Countries from Asia and the Pacific, Europe and the Middle-East, met on the sidelines of the UN Climate Change Conference in Bonn, to explore opportunities for scaling up climate action to meet the ambitious targets set out in the Paris Agreement. The high-level participants recognized the need to boost climate action across the region if the aim of staying within a 2⁰C of temperature increase is to be attained. If we maintain business-as-usual, rising seas could affect 1.4 Billion people by 2060.
Asia and the Pacific accounts for more than 50 per cent of global emissions, and while many countries in the region have ambitious climate plans, collective efforts under Nationally Determined Contributions (NDCs), are not nearly enough to meet the goals of the Paris Agreement. It has been estimated that humanity is left with a ‘carbon credit’ of between 150 and 1,050 GtCO2 to meet the Paris target. However, at the current emission rate of 41 GtC02 per year, the lower limit of this range would be crossed in 4 years, and the midpoint of 600 GtCO2 would be passed in 15 years.
In his keynote speech, Mr. Hans Joachim Schellnhuber, Founder and Director, Potsdam Institute for Climate Impact Research said:
“In the Asia-Pacific region – population growth, environmental degradation and climate change could be a major challenge for the countries in the area. This is the negative future scenario. We have detailed these substantial risks in a major report for the Asian Development Bank just recently. But there’s a positive scenario too. Asia-Pacific could be at the forefront of human ingenuity to achieve change. This could really make the region a worldwide innovation leader.”
At the event organized by the United Nations Economic and Social Commission for Asia and the Pacific (ESCAP), in partnership with the other four UN regional commissions, United Nations Under Secretary-General and Executive Secretary of ESCAP, Dr. Shamshad Akhtar, stressed vulnerable countries have a critical stake in ensuring that global emissions trajectories are corrected downward. Many countries in the region are showing leadership in putting into place policies and measures to mitigate emissions and to strengthen resilience. Carbon markets and their increased linkages across national boundaries can play a critical role to achieve these climate ambitions at least-cost.
“NDCs show countries are willing to raise their ambition, but need more financial, technological and capacity-building support. Regional commissions are committed to supporting this effort by convening all the relevant actors to deliver more ambitious policies to mitigate climate change, strengthen regional partnerships, and promote South-South co-operation,” said Dr. Akhtar.
“ESCAP will continue to support the development of the energy policy framework in the region to achieve Sustainable Development Goal 7. We can strengthen regional co-operation in carbon pricing to further exploit cost savings.

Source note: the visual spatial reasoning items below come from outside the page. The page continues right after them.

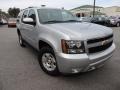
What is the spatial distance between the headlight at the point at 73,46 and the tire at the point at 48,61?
53cm

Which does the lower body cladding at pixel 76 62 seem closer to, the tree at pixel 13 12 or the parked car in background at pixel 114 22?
the parked car in background at pixel 114 22

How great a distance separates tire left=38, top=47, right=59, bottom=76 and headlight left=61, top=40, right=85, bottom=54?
20.9 inches

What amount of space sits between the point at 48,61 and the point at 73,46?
1073 mm

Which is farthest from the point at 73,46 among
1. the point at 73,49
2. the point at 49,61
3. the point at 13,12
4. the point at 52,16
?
the point at 13,12

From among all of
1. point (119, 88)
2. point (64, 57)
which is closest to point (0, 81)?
point (64, 57)

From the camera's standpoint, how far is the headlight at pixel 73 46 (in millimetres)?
3219

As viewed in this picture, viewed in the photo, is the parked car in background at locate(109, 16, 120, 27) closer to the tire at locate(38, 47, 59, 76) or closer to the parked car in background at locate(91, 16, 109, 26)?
the parked car in background at locate(91, 16, 109, 26)

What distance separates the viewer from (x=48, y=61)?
4.04 meters

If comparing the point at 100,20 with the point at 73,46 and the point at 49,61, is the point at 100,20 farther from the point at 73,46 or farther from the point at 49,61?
the point at 73,46

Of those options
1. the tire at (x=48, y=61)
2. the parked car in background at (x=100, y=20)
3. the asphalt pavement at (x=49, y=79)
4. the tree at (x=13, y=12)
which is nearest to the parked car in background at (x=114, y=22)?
the parked car in background at (x=100, y=20)

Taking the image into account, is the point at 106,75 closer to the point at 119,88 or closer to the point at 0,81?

And we will step up our efforts with the financial sector to ease countries’ barriers to access to finance and risk-transfer measures.”
Mr. Sun Zhen, Deputy Director General on Climate Change Affairs, National Development and Reform Commission, China provided his perspective:
“China is strongly committed to cope with climate change and to meet our greenhouse gas control commitments. Our experience shows that if we make the right political decisions and trust the potential of low carbon development, our policies should not limit economic growth. Rather they will create opportunities for sustainable, climate friendly and green growth.”
Participants also highlighted the key role of the UN regional commissions in supporting implementation of the NDCs, especially through their regional convening platforms where they bring together all stakeholders including governments, private and public sector and other international organizations, to leverage regional cooperation and promote learning.